It's A Generation Thing...
It was in the smooth line of his neck and throat.
It was in the hollow of his collar bone and his determined jaw.
You could almost see it in his eyes but the shadows were always there, warning you off before you got the chance.
It was in the set of his wide shoulders, his smooth, resolute stride and slim hips.
It was designed to terrify when he stared at you through the locks of dark hair.
He did that a lot, stare, I mean. His eyes were unreadable. I've tried to see beyond the aggressive, private façade, everyone has, but it doesn't work.
Something in those amber eyes tells you to stop.
So you do.
That's what makes him a leader. What makes him our leader.

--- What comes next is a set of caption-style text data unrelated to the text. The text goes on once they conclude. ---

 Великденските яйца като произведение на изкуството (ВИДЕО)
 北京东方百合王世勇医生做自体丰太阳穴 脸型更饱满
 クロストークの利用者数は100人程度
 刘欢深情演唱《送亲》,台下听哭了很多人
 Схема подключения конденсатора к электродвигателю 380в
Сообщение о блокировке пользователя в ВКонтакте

We could have chosen anyone to lead our campaigns.
The pretty ones.
The smart ones.
The self-proclaimed activists with the loud voices and bravado.
The quiet ones who sit in the corner, plotting.

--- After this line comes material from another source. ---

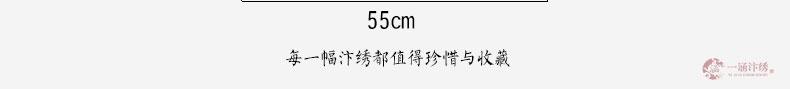 笑口常开-(3)_04
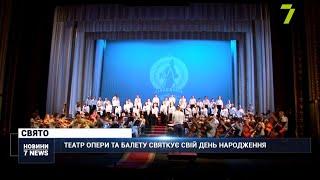 Театр опери та балету святкує свій День народження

The ones like me, not loud or quiet, who just sit there watching and waiting. Sometimes knowing better, sometimes not knowing at all.
We could have had anyone, but we didn't choose just anyone. We chose him.
With the amber eyes, the intelligence and beauty, with the aura of power and with our respect.
Nobody quite understands how he was chosen.
One day we were a rabble, arguing amongst ourselves. The next he was there, rallying troops, sending out spies, devising plans.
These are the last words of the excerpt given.